## TASK TO COMPLETE
For the entries that follow, set down each one exactly and drop any pictures.

ENTRIES SUPPLIED: Begin

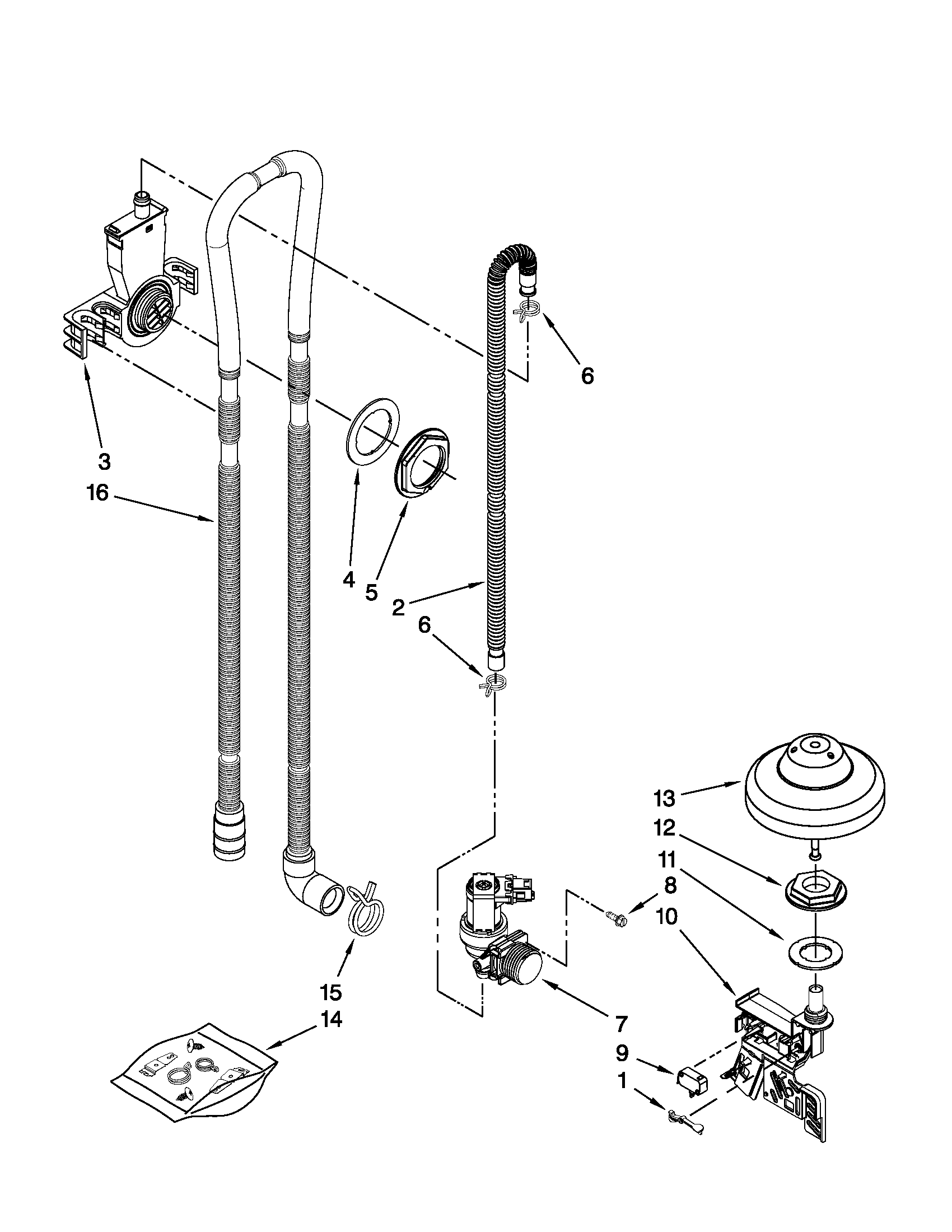 6
3
16
4
5
2
6
13
12
11
8
10
15
14
7
9
1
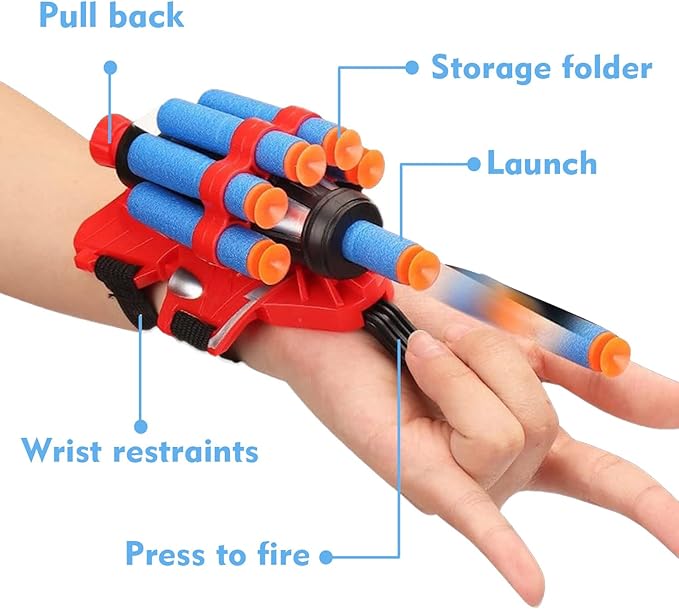 Pull back

Storage folder

Launch

Wrist restraints

Press to fire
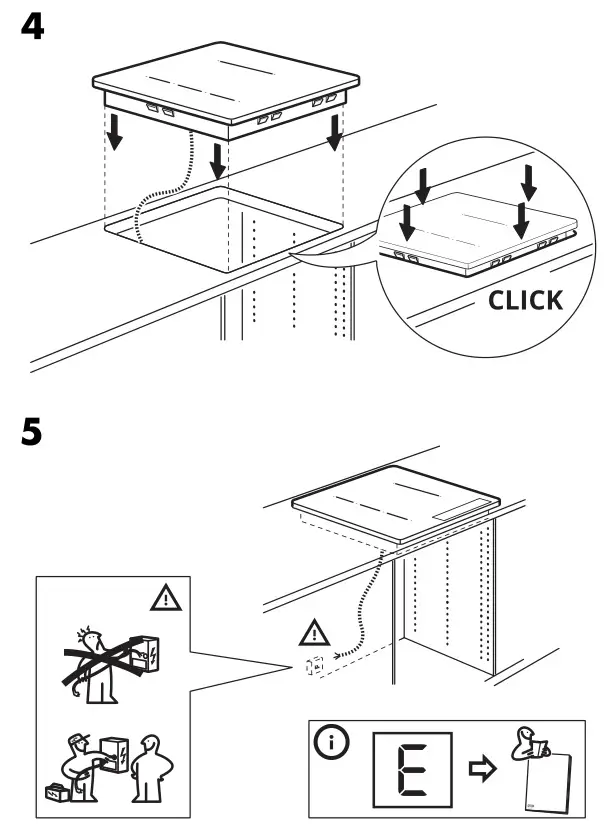 4

CLICK

5

E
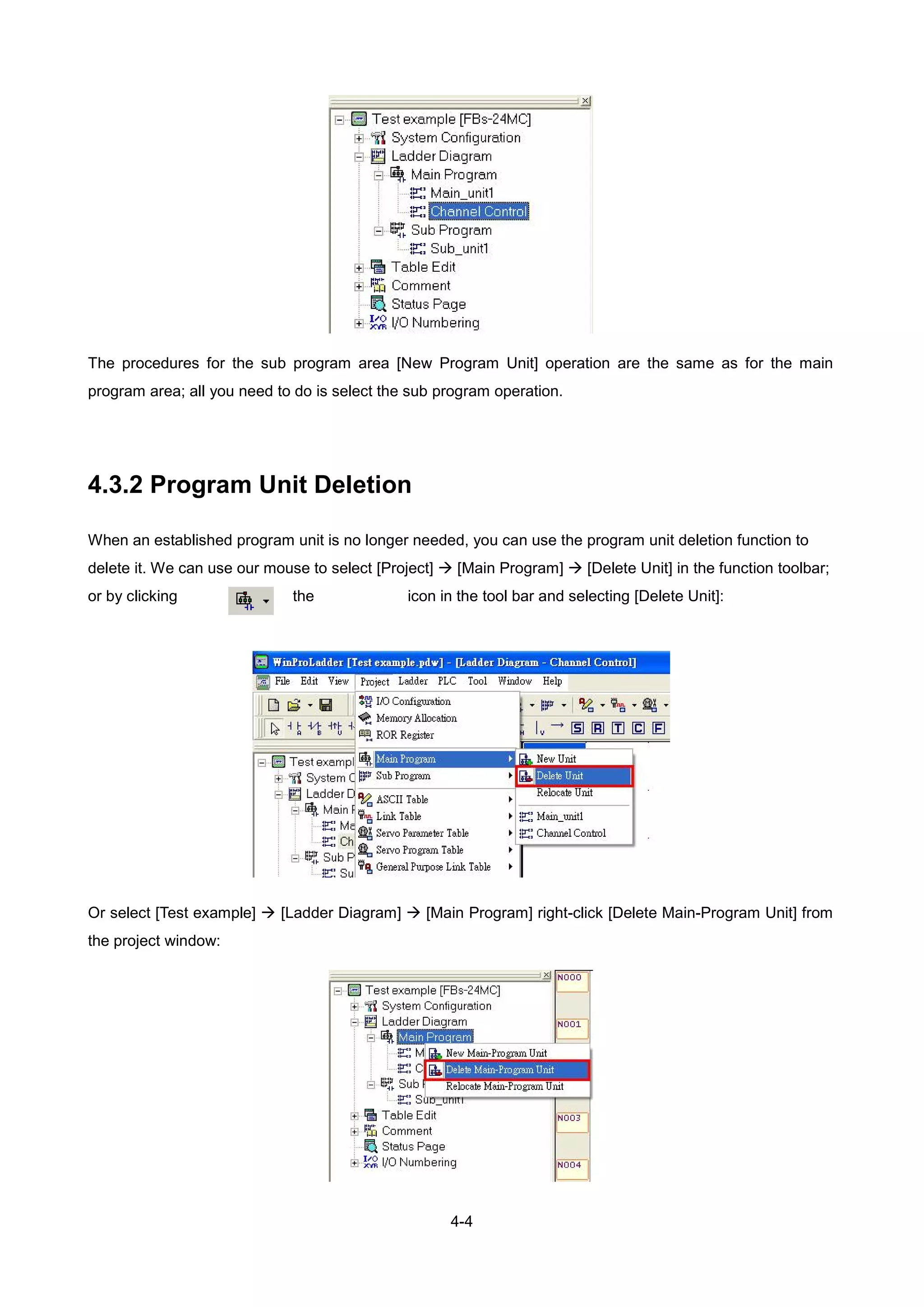 Test example [FBs-24MC]
System Configuration
Ladder Diagram
Main Program
Main_unit1
Channel Control
Sub Program
Sub_unit1
Table Edit
Comment
Status Page
I/O Numbering

The procedures for the sub program area [New Program Unit] operation are the same as for the main program area; all you need to do is select the sub program operation.

4.3.2 Program Unit Deletion

When an established program unit is no longer needed, you can use the program unit deletion function to delete it. We can use our mouse to select [Project] → [Main Program] → [Delete Unit] in the function toolbar; or by clicking the icon in the tool bar and selecting [Delete Unit]:

WinProLadder [Test example.pdw] - [Ladder Diagram - Channel Control]
File Edit View Project Ladder PLC Tool Window Help
I/O Configuration
Memory Allocation
ROR Register
Main Program
Sub Program
ASCII Table
Link Table
Servo Parameter Table
Servo Program Table
General Purpose Link Table
New Unit
Delete Unit
Relocate Unit
Main_unit1
Channel Control
S R T C F
Test exampl
System C
Ladder D
Main P
Ma
Ch
Sub P
Su

Or select [Test example] → [Ladder Diagram] → [Main Program] right-click [Delete Main-Program Unit] from the project window:

Test example [FBs-24MC]
System Configuration
Ladder Diagram
Main Program
M
C
Sub
Sub_unit1
New Main-Program Unit
Delete Main-Program Unit
Relocate Main-Program Unit
Table Edit
Comment
Status Page
I/O Numbering
N000
N001
N003
N004

4-4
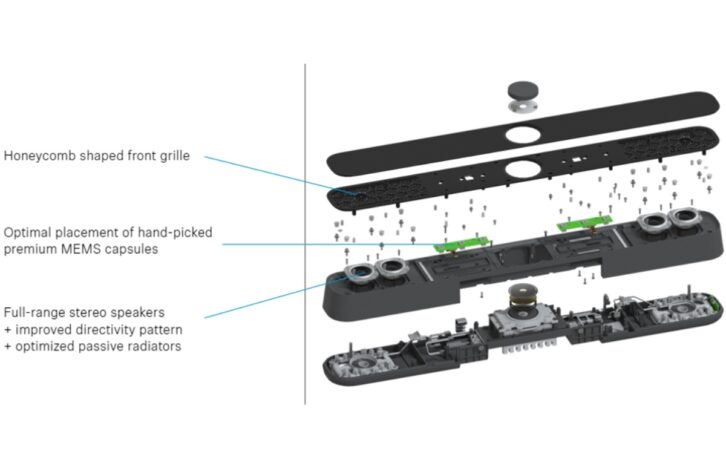 Honeycomb shaped front grille

Optimal placement of hand-picked premium MEMS capsules

Full-range stereo speakers
+ improved directivity pattern
+ optimized passive radiators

ENTRIES SUPPLIED: End

## ANSWER AREA
 6
3
16
4
5
2
6
13
12
11
8
10
15
14
7
9
1
 Pull back

Storage folder

Launch

Wrist restraints

Press to fire
 4

CLICK

5

E
 Test example [FBs-24MC]
System Configuration
Ladder Diagram
Main Program
Main_unit1
Channel Control
Sub Program
Sub_unit1
Table Edit
Comment
Status Page
I/O Numbering

The procedures for the sub program area [New Program Unit] operation are the same as for the main program area; all you need to do is select the sub program operation.

4.3.2 Program Unit Deletion

When an established program unit is no longer needed, you can use the program unit deletion function to delete it. We can use our mouse to select [Project] → [Main Program] → [Delete Unit] in the function toolbar; or by clicking the icon in the tool bar and selecting [Delete Unit]:

WinProLadder [Test example.pdw] - [Ladder Diagram - Channel Control]
File Edit View Project Ladder PLC Tool Window Help
I/O Configuration
Memory Allocation
ROR Register
Main Program
Sub Program
ASCII Table
Link Table
Servo Parameter Table
Servo Program Table
General Purpose Link Table
New Unit
Delete Unit
Relocate Unit
Main_unit1
Channel Control
S R T C F
Test exampl
System C
Ladder D
Main P
Ma
Ch
Sub P
Su

Or select [Test example] → [Ladder Diagram] → [Main Program] right-click [Delete Main-Program Unit] from the project window:

Test example [FBs-24MC]
System Configuration
Ladder Diagram
Main Program
M
C
Sub
Sub_unit1
New Main-Program Unit
Delete Main-Program Unit
Relocate Main-Program Unit
Table Edit
Comment
Status Page
I/O Numbering
N000
N001
N003
N004

4-4
 Honeycomb shaped front grille

Optimal placement of hand-picked premium MEMS capsules

Full-range stereo speakers
+ improved directivity pattern
+ optimized passive radiators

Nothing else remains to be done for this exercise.